What is the fair value of the Buffett Indicator? ›

Also, the market may be fair valued if the ratio falls between 75% and 90%, and modestly overvalued if it falls within the range of 90 and 115%. The stock market capitalization-to-GDP ratio is also known as the Buffett Indicator—after investor Warren Buffett, who popularized its use.

How do you analyze stocks like Warren Buffett? ›

Over the decades, Buffett has refined a holistic approach to assessing a company—looking not just at earnings, but its overall health, its deficiencies as well as its strengths. He focuses more on a company's characteristics and less on its stock price, waiting to buy only when the cost seems reasonable.

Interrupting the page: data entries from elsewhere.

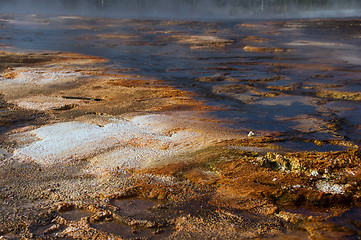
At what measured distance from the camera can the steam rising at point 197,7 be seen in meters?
39.2

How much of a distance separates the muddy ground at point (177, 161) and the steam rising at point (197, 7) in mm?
35059

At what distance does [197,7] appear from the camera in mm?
43125

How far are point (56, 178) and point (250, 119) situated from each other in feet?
7.14

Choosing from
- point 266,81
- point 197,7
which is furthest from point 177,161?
point 197,7

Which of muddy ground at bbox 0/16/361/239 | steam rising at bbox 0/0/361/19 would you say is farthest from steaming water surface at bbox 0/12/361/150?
steam rising at bbox 0/0/361/19

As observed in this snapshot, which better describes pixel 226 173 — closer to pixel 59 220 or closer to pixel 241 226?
pixel 241 226

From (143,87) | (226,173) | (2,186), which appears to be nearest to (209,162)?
(226,173)

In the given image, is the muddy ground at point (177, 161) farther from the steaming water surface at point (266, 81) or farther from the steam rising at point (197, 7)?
the steam rising at point (197, 7)

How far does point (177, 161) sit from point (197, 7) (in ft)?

What does Warren Buffett look at when buying stocks? ›

Key Takeaways

Buffett also reviews a company's profit margins to ensure they are healthy and growing. Buffett prefers companies that have a unique product or service that gives them a competitive advantage. As a value investor, he seeks out stocks that are undervalued relative to the company's intrinsic worth.

How does Warren Buffett know when to sell a stock? ›

Buffett is a long-term value investor who sees volatility as an opportunity to buy at appealing levels or to take profit and sell some of his holdings if they've overshot what he believes to be a reasonable price.